The _Westminster_ they can read themselves. The printers think
they can get the book out by Christmas. So it must be long
before I can tell you what cheer. Meantime do you tell me, I
entreat you, what speed it has had at home. The best, I hope,
with the wise and good withal.
I have nothing to tell you and no thoughts. I have promised a
course of Lectures for December, and am far from knowing what I
am to say; but the way to make sure of fighting into the new
continent is to burn your ships. The "tender ears," as George
Fox said, of young men are always an effectual call to me
ignorant to speak. I find myself so much more and freer on the
platform of the lecture-room than in the pulpit, that I shall not
much more use the last; and do now only in a little country
chapel at the request of simple men to whom I sustain no other
relation than that of preacher. But I preach in the Lecture-Room
and then it tells, for there is no prescription. You may laugh,
weep, reason, sing, sneer, or pray, according to your genius. It
is the new pulpit, and very much in vogue with my northern
countrymen. This winter, in Boston, we shall have more than
ever: two or three every night of the week. When will you come
and redeem your pledge? The day before yesterday my little boy
was a year old,--no, the day before that,--and I cannot tell you
what delight and what study I find in this little bud of God,
which I heartily desire you also should see. Good, wise, kind
friend, I shall see you one day. Let me hear, when you can
write, that Mrs. Carlyle is well again.

_Data for this task:_
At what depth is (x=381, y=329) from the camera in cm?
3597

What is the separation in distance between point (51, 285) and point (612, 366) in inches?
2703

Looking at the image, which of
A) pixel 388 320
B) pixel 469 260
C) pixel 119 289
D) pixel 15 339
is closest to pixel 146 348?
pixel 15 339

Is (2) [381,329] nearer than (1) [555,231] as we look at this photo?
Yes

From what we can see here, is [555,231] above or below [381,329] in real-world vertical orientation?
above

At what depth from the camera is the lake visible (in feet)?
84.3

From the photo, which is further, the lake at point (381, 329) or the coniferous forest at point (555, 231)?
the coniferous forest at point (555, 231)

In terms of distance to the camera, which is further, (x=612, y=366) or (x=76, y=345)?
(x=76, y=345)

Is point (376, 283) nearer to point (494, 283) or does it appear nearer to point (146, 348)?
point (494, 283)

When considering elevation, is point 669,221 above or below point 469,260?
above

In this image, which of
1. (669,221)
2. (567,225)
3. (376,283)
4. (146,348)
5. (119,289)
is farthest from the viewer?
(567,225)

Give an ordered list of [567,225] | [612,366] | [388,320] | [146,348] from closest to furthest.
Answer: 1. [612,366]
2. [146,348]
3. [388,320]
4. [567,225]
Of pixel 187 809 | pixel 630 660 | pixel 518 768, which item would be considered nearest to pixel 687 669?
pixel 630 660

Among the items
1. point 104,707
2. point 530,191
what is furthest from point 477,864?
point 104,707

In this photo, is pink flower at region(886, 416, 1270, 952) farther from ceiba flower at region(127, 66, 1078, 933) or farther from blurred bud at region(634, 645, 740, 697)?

_Tasks and exercises:_
• 1. Answer these questions about the letter:
(a) By when do the printers think they can get the book out?
(b) For what month has the writer promised a course of Lectures?
(c) How many lectures does the writer expect in Boston this winter?
• 2. Tally the lines in the listing that contain the string "pixel", with case counting, and give only the number.

_Answers for the tasks:_
• 1.
(a) By Christmas.
(b) December.
(c) Two or three every night of the week.

• 2. 8